15 Claire Moyse-Faurie propose dans son article « Documentation d’une langue kanak ultra-minoritaire : contextes politique et social, réalisation et difficultés rencontrées » (p. 141-152) de s’intéresser au haméa, langue parlée par une centaine de locuteurs de Nouvelle-Calédonie. L’article débute par un historique permettant d’exposer les effets des politiques coloniales et néocoloniales sur la diversité linguistique des îles, aboutissant à une dévalorisation des différentes langues qui y sont parlées. L’auteure souligne également l’intérêt nourri des linguistes pour cette zone d’une diversité linguistique extraordinaire, intérêt qui s’est accompagné d’une volonté locale de valoriser les langues de Nouvelle-Calédonie. Un projet mené par le laboratoire Lacito (CNRS UMR 7107) doit conduire à documenter, notamment sous la forme de dictionnaires thématiques et alphabétiques, les langues kanakes. C. Moyse-Faurie illustre ce travail par le biais du haméa, une langue comptant très peu de locuteurs pour laquelle l’auteure a procédé à des enquêtes de terrain afin de réunir des données. Suite à cela, elle présente les « Premiers résultats : propositions d’écriture et enseignement » (p. 149), ce qui concrétise immédiatement l’application des recherches menées par les linguistes du Lacito en Océanie. Cette contribution démontre une nouvelle fois comment les linguistes travaillent à la documentation de LED afin de fournir les moyens de décrire et de transmettre ces langues. Sur le plan éditorial, on reprochera tout de même le remplacement de certains caractères de l’Alphabet phonétique international par des points d’interrogation, ce qui gène la lecture, mais n’ôte rien à la qualité scientifique de l’article.
16 Les deux derniers articles du volume concernent des langues non-territorialisées. Tout d’abord, Kamal Naït-Zerrad évoque « Le berbère, l’aménagement linguistique et les linguistes » (p. 153-160). Le berbère est abordé dans le cadre de son territoire d’origine : le nord de l’Afrique (Algérie, Maroc, Niger, Mali, etc.). L’auteur présente la « Diversité des situations linguistiques » (p. 153), les différentes variétés de berbère ne connaissant pas toutes le même statut selon les états. Ainsi, il est particulièrement bien documenté en Algérie ou au Maroc tandis que les variétés de Libye « possèdent une documentation fragmentaire et sont complètement abandonnées par les pouvoirs publics » (p. 154). L’article se poursuit par une réflexion sur l’évaluation de la vitalité des langues berbères.
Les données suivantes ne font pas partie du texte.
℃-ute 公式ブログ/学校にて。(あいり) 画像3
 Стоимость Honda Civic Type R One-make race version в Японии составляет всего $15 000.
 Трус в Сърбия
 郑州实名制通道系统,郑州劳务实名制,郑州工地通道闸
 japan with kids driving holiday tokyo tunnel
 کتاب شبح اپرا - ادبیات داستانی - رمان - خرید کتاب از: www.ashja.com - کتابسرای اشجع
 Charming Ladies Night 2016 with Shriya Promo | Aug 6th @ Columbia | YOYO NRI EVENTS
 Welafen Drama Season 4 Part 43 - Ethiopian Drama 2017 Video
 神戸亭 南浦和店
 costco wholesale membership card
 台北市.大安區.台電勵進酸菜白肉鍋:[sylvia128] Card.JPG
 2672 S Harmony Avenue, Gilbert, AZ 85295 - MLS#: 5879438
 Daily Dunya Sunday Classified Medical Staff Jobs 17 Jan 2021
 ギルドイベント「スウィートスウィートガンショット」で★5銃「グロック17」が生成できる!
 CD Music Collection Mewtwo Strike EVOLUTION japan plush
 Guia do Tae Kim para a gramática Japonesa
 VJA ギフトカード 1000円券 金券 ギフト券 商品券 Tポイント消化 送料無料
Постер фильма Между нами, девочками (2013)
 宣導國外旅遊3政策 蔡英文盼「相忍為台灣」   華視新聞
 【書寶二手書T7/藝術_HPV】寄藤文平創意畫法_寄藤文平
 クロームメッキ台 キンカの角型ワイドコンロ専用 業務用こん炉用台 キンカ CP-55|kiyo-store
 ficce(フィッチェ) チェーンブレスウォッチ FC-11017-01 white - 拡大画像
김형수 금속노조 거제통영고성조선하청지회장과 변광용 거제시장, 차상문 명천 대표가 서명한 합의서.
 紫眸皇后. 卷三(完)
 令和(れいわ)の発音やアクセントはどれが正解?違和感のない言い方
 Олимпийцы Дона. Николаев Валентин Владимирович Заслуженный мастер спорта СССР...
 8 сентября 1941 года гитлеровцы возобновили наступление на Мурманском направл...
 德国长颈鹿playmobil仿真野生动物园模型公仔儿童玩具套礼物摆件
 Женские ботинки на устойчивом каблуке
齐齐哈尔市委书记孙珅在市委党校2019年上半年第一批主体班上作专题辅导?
K. Naït-Zerrad formule ainsi la question « Peut-on considérer que des langues berbères sont en danger ? ». Afin d’y répondre, il s’appuie sur une méthode d’évaluation des LED reposant sur six facteurs. Cette méthode est appliquée d’une part à deux variétés non reconnues et laissées à elles-mêmes et, d’autre part, à deux langues berbères – le kabyle (Algérie) et le chleuh (Maroc) – qui bénéficient d’une reconnaissance. Il en ressort que les deux premières sont nettement qualifiables de LED, tandis que les deux dernières sont « pour l’instant à l’abri d’une disparition à moyenne échéance » (p. 157). Cependant, l’auteur signale que le kabyle et le chleuh ne jouissent d’aucune politique linguistique et ne sont pas utilisées dans l’administration ou dans l’éducation ce qui « peut à terme les mettre dans une situation précaire puis de langue en danger » (ibid.). K. Naït-Zerrad achève ainsi son article en s’intéressant au rôle des linguistes dans l’aménagement linguistique du berbère, notamment en Algérie et au Maroc. Il en vient à la conclusion que « le rôle des linguistes est primordial dans l’aménagement linguistique au sens large […]. On peut déterminer le degré de vitalité d’une langue, mais la mise en œuvre de mesures pour la sauvegarde de la langue reste en partie une question politique » (p. 159). Ce constat met particulièrement en évidence la complexité d’agir pour les linguistes, dont les actions sont souvent limitées par « la volonté des États » (ibid.).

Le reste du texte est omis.